Lawton_We're seeing more ticks this season - those yucky bugs that don't let go after they get a hold of you. They aren't only annoying - they can make you sick. So far in Oklahoma in 2008, 41 people have been diagnosed with Rocky Mountain Spotted Fever - one has died. Typically, cases of this illness don't begin to show until spring and summer, but this year, cases were seen as early as January.
High grass is the most common place for ticks to live, and the numbers are up this year. So far, last years flooding is the only explanation. Ticks thrive in wet weather, and flooding creates the perfect breeding ground. Ticks don't die during the winter, so that could be the reason why there are more around this summer. The bloodsuckers can be found just about anywhere - tall grass, trees, and even rocks - and they thrive in wooded areas such as the Wichita Mountains Wildlife Refuge.
There are ways to keep them at bay, though. Whether you're hiking or sightseeing - wear light colors, apply plenty of insect repellent - especially near your feet, and wear long sleeves and long pants with the legs tucked in. Pets also get ticks, so check them regularly.
If, despite all your precautions, you do get bitten, look for the warning signs of Rocky Mountain Spotted Fever. At first, it may feel like the flu. "Headache is real common, and sometimes people will have other things like nausea and abdominal cramps," says Wichita Mountain Wildlife Refuge Biologist Walter Munsterman. "The different thing about Rocky Mountain Spotted Fever-is like the name says-you get a rash."
****
▸ Questions:
A. Answer these questions using the tick article above:
(i) How many people in Oklahoma had been diagnosed with Rocky Mountain Spotted Fever so far in 2008?
(ii) What is the only explanation offered so far for the higher number of ticks this year?
(iii) According to Walter Munsterman, what sets Rocky Mountain Spotted Fever apart from other illnesses?
B. Pick up the tick article above after its final sentence and write a continuation.

▸ Given material:
****
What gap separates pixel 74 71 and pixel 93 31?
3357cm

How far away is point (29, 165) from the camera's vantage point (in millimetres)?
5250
****
▸ Results in order:
A.
(i) 41 people, one of whom died.
(ii) The flooding of the previous year.
(iii) It causes a rash.

B.
Although it's less common, ticks also carry Lyme Disease. "About 80% of the people get what they call a ‘bulls-eye rash' where it starts ringing out about eight centimeters out around it," says Munsterman.
If you do find a tick on you or your pet, be careful when removing it - you'll need to make sure you pull it out by the head with your fingernails or tweezers. Avoid leaving the head of the tick embedded in your skin, and do not use alcohol or try to burn it which can cause the tick to release fluid into your skin.
Health officials say Rocky Mountain Spotted Fever is much more common in Oklahoma than in many other states. So far, in 2008 in Texas, just six cases have been reported - all in South Texas.